Chatting through the rustic feel that Seamus seems get into the beers that adds that layer of interest, he has a culprit in mind: “I’d say that unknown is time. You know we don’t rush the beers, there’s no rushing on the beers. Even sometimes if we are in a panic to get beer over to you, we have to give beer time, and I think that’s the key element in brewing. Obviously, you have all the other variables, but time is the main thing.”
“Now, be honest, is that just because you like taking your time?” I ask.
Laughing, Seamus almost dodges the question: “Aye, I suppose that’s it when you’re up at six in the morning!”
Jumping on to the Seisiún – Seamus chats us through the beer, it gets the same hop bill, but only a third the mash, of the Imagine, making for a massively flavoursome session beer. He notes that he upped the carbonation on personal tastes, something he feels compliments the style.

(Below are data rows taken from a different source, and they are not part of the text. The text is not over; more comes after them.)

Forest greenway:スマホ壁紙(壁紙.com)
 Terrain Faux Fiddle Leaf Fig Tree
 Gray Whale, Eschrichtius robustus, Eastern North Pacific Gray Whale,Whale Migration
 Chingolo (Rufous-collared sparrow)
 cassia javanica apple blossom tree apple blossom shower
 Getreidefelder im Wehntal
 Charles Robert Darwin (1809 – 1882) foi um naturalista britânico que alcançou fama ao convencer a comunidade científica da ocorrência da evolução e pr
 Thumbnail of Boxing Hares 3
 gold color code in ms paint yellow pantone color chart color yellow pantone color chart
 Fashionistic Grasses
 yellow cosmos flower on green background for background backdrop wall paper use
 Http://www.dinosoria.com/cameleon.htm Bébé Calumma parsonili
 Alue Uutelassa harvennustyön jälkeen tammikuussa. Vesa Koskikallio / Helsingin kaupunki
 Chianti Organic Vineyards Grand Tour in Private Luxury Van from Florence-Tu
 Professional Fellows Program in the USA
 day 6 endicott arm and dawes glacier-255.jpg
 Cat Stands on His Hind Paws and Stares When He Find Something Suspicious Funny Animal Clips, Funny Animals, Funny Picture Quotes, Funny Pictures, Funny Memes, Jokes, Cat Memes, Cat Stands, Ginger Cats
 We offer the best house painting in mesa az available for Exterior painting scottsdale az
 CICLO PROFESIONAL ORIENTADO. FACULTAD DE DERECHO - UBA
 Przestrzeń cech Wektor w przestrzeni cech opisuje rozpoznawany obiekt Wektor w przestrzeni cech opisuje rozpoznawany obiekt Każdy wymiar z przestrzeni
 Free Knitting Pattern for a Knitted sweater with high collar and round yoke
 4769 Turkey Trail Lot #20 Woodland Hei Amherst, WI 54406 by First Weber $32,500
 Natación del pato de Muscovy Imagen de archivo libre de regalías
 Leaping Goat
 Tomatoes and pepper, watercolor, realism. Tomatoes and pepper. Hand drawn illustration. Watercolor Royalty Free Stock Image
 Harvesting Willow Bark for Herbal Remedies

Cheekily, I ask which is his favourite between the two, and it seems habits die hard with Seamus quickly jumping to the Imagine which he feels shares more kinship with his higher volume stouts and barley wine. Though, reflecting, he notes that Seisiún shares DNA with an earlier Brehon Pale Ale called Fiesta which, given the success of this new pale, may make a return.
Talking into the future, Seamus leaves us with a taste of what this departure means for Brehon – with cans, Double IPAs, and a Black IPA all in view. The portfolio is now looking like it will stretch to every style on the planet, I ask Seamus if there is any drink he won’t turn his hand to successfully? Laughing away again, Seamus gives and emphatic “no!” but does ask if there is “anyone out there looking for a lock of milk?”.